• [What is being asked]:
From the first line to the last, write out the records exactly.

• [Dataset entries]:
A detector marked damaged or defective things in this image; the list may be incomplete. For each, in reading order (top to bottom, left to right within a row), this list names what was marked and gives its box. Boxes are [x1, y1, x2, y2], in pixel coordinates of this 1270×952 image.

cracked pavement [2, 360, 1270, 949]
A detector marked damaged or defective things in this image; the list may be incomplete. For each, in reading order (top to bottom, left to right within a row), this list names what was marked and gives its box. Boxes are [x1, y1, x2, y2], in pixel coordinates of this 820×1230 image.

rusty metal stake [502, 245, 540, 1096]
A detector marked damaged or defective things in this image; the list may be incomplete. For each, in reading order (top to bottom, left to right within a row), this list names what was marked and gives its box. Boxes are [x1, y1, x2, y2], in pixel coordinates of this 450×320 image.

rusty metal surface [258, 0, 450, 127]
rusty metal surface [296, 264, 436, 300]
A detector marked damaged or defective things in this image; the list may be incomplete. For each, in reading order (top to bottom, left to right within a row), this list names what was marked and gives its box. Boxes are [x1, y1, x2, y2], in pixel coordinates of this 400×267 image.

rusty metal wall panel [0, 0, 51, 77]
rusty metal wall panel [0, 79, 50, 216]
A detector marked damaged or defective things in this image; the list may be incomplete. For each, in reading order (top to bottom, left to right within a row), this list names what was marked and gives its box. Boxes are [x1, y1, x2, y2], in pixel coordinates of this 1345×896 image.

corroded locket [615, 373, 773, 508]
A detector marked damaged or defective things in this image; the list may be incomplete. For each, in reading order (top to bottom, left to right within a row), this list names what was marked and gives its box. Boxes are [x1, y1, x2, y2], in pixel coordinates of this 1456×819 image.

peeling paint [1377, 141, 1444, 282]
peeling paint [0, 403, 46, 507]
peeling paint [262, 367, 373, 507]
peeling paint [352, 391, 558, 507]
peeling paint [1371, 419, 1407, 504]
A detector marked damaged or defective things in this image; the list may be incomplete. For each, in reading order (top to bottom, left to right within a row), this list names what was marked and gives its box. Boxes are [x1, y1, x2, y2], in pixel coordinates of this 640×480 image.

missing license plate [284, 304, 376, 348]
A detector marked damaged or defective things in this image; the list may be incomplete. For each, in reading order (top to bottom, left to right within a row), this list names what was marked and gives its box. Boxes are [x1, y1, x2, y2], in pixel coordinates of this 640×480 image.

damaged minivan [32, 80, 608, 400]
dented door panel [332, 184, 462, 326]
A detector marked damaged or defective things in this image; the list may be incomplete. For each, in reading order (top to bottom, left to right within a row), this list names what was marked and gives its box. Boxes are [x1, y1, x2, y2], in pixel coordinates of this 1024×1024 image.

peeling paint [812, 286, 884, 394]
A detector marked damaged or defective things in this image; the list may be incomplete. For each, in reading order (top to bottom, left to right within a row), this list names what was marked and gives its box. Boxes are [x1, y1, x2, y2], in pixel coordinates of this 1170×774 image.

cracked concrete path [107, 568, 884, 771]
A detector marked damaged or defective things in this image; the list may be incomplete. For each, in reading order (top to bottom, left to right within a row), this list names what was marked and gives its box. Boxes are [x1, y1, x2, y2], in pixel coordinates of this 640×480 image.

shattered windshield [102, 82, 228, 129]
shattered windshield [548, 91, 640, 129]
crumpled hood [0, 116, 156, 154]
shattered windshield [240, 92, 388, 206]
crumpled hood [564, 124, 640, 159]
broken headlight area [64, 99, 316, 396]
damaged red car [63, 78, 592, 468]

• [Exercise output]:
A detector marked damaged or defective things in this image; the list may be incomplete. For each, in reading order (top to bottom, left to right within a row), this list names what was marked and gives its box. Boxes are [x1, y1, x2, y2], in pixel coordinates of this 1270×952 image.

cracked pavement [2, 360, 1270, 949]
A detector marked damaged or defective things in this image; the list may be incomplete. For each, in reading order (top to bottom, left to right within a row), this list names what was marked and gives its box. Boxes are [x1, y1, x2, y2], in pixel coordinates of this 820×1230 image.

rusty metal stake [502, 245, 540, 1096]
A detector marked damaged or defective things in this image; the list may be incomplete. For each, in reading order (top to bottom, left to right within a row), this list names what was marked and gives its box. Boxes are [x1, y1, x2, y2], in pixel coordinates of this 450×320 image.

rusty metal surface [258, 0, 450, 127]
rusty metal surface [296, 264, 436, 300]
A detector marked damaged or defective things in this image; the list may be incomplete. For each, in reading order (top to bottom, left to right within a row), this list names what was marked and gives its box. Boxes are [x1, y1, x2, y2], in pixel coordinates of this 400×267 image.

rusty metal wall panel [0, 0, 51, 77]
rusty metal wall panel [0, 79, 50, 216]
A detector marked damaged or defective things in this image; the list may be incomplete. For each, in reading order (top to bottom, left to right within a row), this list names what was marked and gives its box. Boxes are [x1, y1, x2, y2], in pixel coordinates of this 1345×896 image.

corroded locket [615, 373, 773, 508]
A detector marked damaged or defective things in this image; the list may be incomplete. For each, in reading order (top to bottom, left to right within a row), this list names what was marked and gives its box. Boxes are [x1, y1, x2, y2], in pixel coordinates of this 1456×819 image.

peeling paint [1377, 141, 1444, 282]
peeling paint [0, 403, 46, 507]
peeling paint [262, 367, 373, 507]
peeling paint [352, 391, 558, 507]
peeling paint [1371, 419, 1407, 504]
A detector marked damaged or defective things in this image; the list may be incomplete. For each, in reading order (top to bottom, left to right within a row), this list names what was marked and gives its box. Boxes are [x1, y1, x2, y2], in pixel coordinates of this 640×480 image.

missing license plate [284, 304, 376, 348]
A detector marked damaged or defective things in this image; the list may be incomplete. For each, in reading order (top to bottom, left to right within a row), this list names what was marked and gives its box. Boxes are [x1, y1, x2, y2], in pixel coordinates of this 640×480 image.

damaged minivan [32, 80, 608, 400]
dented door panel [332, 184, 462, 326]
A detector marked damaged or defective things in this image; the list may be incomplete. For each, in reading order (top to bottom, left to right within a row), this list names what was marked and gives its box. Boxes are [x1, y1, x2, y2], in pixel coordinates of this 1024×1024 image.

peeling paint [812, 286, 884, 394]
A detector marked damaged or defective things in this image; the list may be incomplete. For each, in reading order (top to bottom, left to right within a row), this list names what was marked and gives its box. Boxes are [x1, y1, x2, y2], in pixel coordinates of this 1170×774 image.

cracked concrete path [107, 568, 884, 771]
A detector marked damaged or defective things in this image; the list may be incomplete. For each, in reading order (top to bottom, left to right within a row), this list names what was marked and gives its box. Boxes are [x1, y1, x2, y2], in pixel coordinates of this 640×480 image.

shattered windshield [102, 82, 228, 129]
shattered windshield [548, 91, 640, 129]
crumpled hood [0, 116, 156, 154]
shattered windshield [240, 92, 388, 206]
crumpled hood [564, 124, 640, 159]
broken headlight area [64, 99, 316, 396]
damaged red car [63, 78, 592, 468]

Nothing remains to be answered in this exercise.